Alan Gatherer, Senior Technical Vice President, Baseband SoC, Huawei USA

Published: 5 Dec 2018

network

CTN Issue: November 2018

A note from the editor:

These days it really seems that everything gets better with AI, at least if the internet is to be believed. Certainly there has been a lot of activity in trying to use AI to improve wireless network operation. In this month’s article we take a look at what has been done and what impact it has, or may have, on wireless telecoms performance. Your comments and critique can be input at our man machine interface at the end of the article.

Alan Gatherer
Editor-in-Chief

Machine Learning in 5G Wireless Networks

Alan Gatherer

Alan Gatherer

Senior Technical Vice President

Baseband SoC, Huawei USA

First the Hype…

AI is everywhere. And the wireless network business is as enthusiastic at singing its praises as anyone else. This newsfeed has published an article on using AI to completely define the protocol used to encode and decode a signal [1]. One might consider this to be a 6G type of application in the commercial space at least, though companies already exist to try to commercialize this new field [2] and many keynotes and several papers lend a sense of urgency to this task. [8] and [9] suggest many ways to apply AI to the wireless network and in [4] they go so far as to say that “As such, the question is no longer if machine learning tools are going to be integrated into wireless networks but rather when such an integration will happen. In fact, the importance of an AI-enabled wireless network has already been motivated by a number of recent wireless networking paradigms such as mobile edge caching, context-aware networking, big data analytics, location-based services, and mobile edge computing”.

• _Given data_
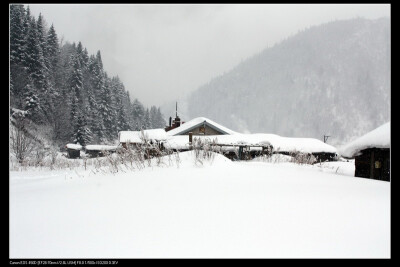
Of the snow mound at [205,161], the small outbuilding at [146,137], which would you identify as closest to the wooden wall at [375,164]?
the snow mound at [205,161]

• _Parts of the exercise_
1 > From the article on machine learning in 5G wireless networks, extract the passage that begins at the words "CTN Issue: November 2018" and ends after the words "of the article.".
2 > Continue the article on machine learning in 5G wireless networks from the point where it stops.

• _Solved tasks_
1 >
CTN Issue: November 2018

A note from the editor:

These days it really seems that everything gets better with AI, at least if the internet is to be believed. Certainly there has been a lot of activity in trying to use AI to improve wireless network operation. In this month’s article we take a look at what has been done and what impact it has, or may have, on wireless telecoms performance. Your comments and critique can be input at our man machine interface at the end of the article.

2 >
Immediate Challenges for AI in Wireless

So far so good, but as an old timer R&D guy in communications traditionally I see the rate of advancement significantly constrained by the need to be careful and not break the system. The network must remain stable, dropped calls must be maintained below an agreed upon percent and so on. Because the wireless network is already so complicated, don’t add more complication. But AI would seem to add complication and uncertainty to the network in great heaping spades, so our enthusiasm must surely be tempered by extreme caution. Indeed the recent, and excellent, overview of the key challenges of AI from the team at Berkeley [3] specifically addresses some of the concerns that would naturally be at the forefront of any attempt to apply AI to wireless networks. For instance they highlight the challenge of designing AI systems that “learn continually by interacting with a dynamic environment, while making decisions that are timely, robust, and secure.” The paper also puts strong emphasis on the explainability of any decision made by the AI stating “AI systems will often need to provide explanations for their decisions that are meaningful to humans. This is especially important for applications in which there are substantial regulatory requirements”. Certainly the wireless space has substantial regulation on its performance and when the AI system fails we will need a meaningful way to debug it and do it quickly in the field. And the AI guys are telling us that, well, they might not quite know how to do that yet. Having said that, the demand is clearly there for something and the goal is in fact simplicity. In [9] they refer to a study that showed that 56% of Mobile Network Operators globally have “little or no automation in their networks. But by 2025, according to their own predictions, almost 80% expect to have automated 40% or more of their processes, and one-third will have automated over 80%.” Automation’s goal is to simplify the control of the network to reduce OPEX and in [9] the complexity of the network is seen as a side effect of supporting multiple standard rather than support of 5G alone.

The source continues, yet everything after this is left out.